I think is really hard to do responsible disclosure and maintain a calm
attitude during the whole process. There is this awesome talk about
responsible disclosure by David Kriesel who found bugs in Xerox's compression
algorithms:

[https://media.ccc.de/v/froscon2015-1524-lies_damned_lies_and...](https://media.ccc.de/v/froscon2015-1524-lies_damned_lies_and_scans)

------
8_hours_ago
This could be an acceptable interview question for Javascript developers, but
from the SO question it looks like the interviewer screwed it up:

 _My answer was that it 's impossible. They said nothing is impossible. It
happened 2 weeks back, but I'm still trying to find the answer._

The interviewer should have gone into much more depth instead of (presumably)
marking that question as failed and moving on. This was a perfect opportunity
to find out more about the interviewee's knowledge of Javascript instead of
whether they immediately knew the answer to a trick question.

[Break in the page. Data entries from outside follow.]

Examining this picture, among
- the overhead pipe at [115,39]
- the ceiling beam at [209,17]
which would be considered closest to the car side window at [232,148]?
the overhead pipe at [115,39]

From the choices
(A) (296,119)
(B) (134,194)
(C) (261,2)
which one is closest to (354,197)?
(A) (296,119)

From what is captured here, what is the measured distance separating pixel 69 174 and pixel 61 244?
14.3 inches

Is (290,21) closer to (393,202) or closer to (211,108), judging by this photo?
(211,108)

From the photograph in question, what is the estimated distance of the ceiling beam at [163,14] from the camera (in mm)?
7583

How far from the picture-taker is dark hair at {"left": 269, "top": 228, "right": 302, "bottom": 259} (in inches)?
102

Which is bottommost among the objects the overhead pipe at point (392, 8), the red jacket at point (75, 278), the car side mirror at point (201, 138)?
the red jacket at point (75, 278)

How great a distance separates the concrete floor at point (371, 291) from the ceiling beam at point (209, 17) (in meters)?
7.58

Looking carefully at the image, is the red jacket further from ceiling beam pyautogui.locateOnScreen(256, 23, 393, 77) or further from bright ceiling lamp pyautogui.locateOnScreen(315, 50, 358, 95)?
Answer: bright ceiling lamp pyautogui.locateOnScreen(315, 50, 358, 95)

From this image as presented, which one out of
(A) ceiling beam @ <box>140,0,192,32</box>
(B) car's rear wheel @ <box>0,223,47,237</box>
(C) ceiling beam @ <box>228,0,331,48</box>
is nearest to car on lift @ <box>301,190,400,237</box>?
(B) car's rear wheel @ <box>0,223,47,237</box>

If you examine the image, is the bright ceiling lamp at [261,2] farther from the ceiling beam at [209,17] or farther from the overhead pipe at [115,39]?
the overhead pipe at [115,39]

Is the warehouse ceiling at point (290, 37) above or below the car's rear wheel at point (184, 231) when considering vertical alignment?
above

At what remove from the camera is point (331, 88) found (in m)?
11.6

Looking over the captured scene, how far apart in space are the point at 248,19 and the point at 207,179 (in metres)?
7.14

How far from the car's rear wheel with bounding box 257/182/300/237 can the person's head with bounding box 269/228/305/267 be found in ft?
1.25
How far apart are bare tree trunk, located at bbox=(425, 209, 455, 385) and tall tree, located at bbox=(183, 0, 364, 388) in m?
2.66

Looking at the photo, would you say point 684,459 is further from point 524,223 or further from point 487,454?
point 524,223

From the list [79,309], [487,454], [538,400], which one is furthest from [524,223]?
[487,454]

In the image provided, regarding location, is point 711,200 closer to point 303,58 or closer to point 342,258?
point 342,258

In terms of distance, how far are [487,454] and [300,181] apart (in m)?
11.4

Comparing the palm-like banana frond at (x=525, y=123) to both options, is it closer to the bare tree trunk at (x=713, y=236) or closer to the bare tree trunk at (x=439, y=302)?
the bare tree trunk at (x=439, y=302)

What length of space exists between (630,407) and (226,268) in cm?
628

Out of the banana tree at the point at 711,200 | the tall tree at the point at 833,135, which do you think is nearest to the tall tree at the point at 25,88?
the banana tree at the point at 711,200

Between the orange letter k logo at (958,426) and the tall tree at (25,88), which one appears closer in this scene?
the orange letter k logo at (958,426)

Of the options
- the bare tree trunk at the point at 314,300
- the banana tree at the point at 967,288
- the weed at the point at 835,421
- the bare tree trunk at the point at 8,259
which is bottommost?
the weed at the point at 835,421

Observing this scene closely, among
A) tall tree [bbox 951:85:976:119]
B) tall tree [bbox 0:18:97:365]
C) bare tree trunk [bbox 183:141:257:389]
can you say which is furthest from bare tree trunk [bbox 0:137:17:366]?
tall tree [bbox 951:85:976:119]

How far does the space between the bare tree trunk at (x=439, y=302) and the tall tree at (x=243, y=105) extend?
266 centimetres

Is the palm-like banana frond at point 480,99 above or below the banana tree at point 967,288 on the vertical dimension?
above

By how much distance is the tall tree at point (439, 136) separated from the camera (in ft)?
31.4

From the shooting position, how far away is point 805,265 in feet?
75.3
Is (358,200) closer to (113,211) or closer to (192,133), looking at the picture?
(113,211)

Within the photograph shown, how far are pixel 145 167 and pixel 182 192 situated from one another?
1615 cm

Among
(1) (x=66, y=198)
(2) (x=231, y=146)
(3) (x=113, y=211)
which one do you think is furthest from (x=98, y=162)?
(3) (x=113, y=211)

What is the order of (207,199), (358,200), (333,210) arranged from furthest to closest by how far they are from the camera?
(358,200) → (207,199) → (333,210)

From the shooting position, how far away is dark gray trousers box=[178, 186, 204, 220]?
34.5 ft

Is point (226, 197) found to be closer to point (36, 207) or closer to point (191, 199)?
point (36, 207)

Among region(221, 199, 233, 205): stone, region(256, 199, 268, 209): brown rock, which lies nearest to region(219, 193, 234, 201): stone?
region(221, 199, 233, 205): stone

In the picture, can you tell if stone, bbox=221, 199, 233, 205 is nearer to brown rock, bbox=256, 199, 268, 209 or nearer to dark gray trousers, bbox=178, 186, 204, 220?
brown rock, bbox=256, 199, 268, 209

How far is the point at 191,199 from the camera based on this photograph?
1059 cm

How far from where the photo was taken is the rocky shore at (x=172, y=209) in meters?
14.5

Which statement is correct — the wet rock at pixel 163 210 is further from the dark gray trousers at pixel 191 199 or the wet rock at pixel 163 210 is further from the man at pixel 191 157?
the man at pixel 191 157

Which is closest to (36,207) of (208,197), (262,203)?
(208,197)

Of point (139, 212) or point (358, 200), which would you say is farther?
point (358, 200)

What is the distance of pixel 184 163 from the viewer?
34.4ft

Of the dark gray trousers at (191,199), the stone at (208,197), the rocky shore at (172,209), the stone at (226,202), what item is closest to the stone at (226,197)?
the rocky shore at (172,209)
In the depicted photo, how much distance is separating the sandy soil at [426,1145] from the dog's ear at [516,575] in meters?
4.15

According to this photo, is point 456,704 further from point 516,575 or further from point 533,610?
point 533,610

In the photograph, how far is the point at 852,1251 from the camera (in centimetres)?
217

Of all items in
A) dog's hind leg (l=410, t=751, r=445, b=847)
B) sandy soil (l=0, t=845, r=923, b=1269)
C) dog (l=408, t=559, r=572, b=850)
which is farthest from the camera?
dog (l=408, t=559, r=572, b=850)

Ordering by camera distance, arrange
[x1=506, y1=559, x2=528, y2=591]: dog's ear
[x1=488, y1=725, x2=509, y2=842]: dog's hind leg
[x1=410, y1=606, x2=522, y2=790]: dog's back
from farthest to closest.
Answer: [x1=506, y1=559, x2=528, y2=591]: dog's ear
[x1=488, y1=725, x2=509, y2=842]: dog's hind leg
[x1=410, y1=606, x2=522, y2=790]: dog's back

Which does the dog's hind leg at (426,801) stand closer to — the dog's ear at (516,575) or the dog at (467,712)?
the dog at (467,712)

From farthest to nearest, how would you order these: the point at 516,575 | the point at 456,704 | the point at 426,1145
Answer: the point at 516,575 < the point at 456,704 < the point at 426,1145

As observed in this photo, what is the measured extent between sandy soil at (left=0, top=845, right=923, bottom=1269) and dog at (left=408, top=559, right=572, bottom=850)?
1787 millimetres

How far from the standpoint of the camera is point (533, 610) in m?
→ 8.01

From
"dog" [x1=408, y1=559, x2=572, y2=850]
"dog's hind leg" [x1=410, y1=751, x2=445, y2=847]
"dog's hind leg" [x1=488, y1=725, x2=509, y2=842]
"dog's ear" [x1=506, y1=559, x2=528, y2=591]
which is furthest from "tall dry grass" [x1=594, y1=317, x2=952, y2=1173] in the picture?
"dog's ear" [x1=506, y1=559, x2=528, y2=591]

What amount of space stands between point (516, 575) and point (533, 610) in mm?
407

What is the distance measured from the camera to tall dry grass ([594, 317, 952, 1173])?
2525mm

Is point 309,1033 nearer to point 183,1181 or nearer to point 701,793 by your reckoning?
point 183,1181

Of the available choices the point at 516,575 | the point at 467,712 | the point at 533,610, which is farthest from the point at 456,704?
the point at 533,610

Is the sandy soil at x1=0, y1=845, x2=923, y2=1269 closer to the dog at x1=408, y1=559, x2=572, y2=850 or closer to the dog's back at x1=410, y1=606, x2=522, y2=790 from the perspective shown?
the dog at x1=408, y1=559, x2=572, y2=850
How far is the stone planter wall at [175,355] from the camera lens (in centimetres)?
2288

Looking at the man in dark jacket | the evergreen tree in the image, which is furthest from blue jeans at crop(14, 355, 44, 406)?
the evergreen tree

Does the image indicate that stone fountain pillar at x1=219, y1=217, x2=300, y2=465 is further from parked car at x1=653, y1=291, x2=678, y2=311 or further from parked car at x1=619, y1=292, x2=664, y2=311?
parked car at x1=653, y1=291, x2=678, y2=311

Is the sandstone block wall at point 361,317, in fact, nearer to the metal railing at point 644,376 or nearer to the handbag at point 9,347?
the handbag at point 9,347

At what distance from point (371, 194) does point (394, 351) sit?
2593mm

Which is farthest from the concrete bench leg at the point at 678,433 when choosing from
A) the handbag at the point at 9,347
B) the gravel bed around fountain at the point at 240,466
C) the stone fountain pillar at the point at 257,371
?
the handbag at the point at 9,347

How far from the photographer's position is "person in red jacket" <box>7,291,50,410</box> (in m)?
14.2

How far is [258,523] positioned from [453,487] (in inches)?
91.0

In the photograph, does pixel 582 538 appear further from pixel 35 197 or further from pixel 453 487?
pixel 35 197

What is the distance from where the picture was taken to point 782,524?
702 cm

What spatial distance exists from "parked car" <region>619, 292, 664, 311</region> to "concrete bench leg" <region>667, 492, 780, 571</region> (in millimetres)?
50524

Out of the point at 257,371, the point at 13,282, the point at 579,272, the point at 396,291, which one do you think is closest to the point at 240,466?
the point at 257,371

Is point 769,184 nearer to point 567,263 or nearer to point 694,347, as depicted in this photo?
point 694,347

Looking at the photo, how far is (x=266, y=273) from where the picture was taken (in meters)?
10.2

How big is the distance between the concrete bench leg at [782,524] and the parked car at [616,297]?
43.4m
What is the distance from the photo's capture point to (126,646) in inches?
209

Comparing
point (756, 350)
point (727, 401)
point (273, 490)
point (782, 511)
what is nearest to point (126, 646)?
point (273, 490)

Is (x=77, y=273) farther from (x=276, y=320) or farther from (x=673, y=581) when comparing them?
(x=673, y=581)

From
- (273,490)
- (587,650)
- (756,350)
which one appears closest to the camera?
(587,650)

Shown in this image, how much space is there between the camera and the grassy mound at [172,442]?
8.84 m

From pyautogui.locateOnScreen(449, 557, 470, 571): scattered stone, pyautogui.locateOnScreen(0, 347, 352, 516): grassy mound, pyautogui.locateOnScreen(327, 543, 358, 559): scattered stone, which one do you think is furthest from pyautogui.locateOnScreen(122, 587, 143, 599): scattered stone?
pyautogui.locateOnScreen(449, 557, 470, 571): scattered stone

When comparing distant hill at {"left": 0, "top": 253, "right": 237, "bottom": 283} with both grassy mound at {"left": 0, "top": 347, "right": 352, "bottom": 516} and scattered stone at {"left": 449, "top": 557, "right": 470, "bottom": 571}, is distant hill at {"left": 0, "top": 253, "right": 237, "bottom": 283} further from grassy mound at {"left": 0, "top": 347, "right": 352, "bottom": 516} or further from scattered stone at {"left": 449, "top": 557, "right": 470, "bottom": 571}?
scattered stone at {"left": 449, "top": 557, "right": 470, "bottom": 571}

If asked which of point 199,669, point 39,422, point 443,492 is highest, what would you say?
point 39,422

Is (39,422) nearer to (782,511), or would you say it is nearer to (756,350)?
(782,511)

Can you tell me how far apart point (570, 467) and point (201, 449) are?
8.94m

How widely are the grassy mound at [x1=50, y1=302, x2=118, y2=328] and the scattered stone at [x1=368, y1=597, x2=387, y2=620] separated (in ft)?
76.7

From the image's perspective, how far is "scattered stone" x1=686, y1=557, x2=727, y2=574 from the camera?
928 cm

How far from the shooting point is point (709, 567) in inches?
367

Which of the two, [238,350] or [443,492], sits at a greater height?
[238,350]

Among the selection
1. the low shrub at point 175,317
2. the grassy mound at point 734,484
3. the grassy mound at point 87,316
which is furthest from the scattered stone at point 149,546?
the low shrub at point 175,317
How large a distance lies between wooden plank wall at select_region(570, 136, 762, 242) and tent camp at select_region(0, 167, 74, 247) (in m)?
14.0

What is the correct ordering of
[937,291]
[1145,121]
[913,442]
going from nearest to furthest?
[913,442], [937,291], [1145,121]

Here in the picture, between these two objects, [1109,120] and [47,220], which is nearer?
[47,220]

The interviewer could have asked about the difference between "==" and "==="
operators, which any experienced Javascript developer should know at least a
little about.

Then they could have asked if the interviewee knows how "==" converts types
before comparing them, and find out if they know that it uses .toString() and
.valueOf().

Then the interviewer could have asked about if those functions can be
overridden, and how that can be done.

At this point, the interviewee's eyes may have lit up and they may have been
able to solve the original question.

This approach would have given the interviewer information about the
interviewee's knowledge of: "==" vs "===" operators, .toString() and
.valueOf() functions, function overriding, and object variables. Instead the
only knowledge that the interviewer learned was whether the interviewee had
seen a similar problem before or was able to immediately recognize the answer.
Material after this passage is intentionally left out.